What you should do:
What lines of the data hold the string "Fashion"? Pull each one out.

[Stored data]
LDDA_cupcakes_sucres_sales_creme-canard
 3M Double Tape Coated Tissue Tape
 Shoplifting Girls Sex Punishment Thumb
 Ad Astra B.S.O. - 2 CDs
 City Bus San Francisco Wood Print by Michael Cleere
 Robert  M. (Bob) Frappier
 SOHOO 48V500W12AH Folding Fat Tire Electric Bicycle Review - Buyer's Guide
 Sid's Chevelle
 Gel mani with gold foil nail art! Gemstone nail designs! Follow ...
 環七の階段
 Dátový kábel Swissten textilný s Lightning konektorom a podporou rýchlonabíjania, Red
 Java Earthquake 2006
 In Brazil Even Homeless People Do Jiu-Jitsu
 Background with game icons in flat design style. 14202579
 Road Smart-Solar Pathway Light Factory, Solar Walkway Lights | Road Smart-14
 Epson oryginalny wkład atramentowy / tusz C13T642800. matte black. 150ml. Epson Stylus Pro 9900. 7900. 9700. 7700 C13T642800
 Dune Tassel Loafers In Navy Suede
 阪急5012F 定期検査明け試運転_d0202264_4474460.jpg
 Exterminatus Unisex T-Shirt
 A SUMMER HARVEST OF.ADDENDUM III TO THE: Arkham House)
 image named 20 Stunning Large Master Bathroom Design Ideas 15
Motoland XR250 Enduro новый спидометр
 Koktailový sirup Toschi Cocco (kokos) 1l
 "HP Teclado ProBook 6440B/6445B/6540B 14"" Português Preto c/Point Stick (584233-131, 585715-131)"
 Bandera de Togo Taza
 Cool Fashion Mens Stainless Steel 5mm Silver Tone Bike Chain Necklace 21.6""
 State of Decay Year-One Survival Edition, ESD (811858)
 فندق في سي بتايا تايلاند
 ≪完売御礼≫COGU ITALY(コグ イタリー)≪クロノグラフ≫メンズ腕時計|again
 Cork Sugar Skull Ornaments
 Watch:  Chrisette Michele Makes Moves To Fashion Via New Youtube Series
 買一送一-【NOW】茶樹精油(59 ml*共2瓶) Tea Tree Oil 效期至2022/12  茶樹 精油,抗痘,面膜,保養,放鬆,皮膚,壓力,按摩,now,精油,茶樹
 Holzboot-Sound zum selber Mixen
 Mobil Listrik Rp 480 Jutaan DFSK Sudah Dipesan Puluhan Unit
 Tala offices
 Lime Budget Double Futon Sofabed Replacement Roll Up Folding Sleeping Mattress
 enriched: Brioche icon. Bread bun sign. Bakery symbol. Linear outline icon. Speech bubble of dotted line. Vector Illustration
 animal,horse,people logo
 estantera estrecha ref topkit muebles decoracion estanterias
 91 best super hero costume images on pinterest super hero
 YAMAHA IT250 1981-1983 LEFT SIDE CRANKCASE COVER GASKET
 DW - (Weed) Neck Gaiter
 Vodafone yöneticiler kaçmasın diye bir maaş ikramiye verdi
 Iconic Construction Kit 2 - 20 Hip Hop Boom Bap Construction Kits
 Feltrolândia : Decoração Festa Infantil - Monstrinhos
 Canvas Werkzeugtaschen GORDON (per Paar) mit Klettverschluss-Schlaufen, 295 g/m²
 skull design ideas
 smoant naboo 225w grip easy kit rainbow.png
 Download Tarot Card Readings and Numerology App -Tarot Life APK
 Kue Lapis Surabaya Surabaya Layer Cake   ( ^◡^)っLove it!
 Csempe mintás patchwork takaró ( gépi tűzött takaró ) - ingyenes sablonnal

Reply to the exercise:
 Cool Fashion Mens Stainless Steel 5mm Silver Tone Bike Chain Necklace 21.6""
 Watch:  Chrisette Michele Makes Moves To Fashion Via New Youtube Series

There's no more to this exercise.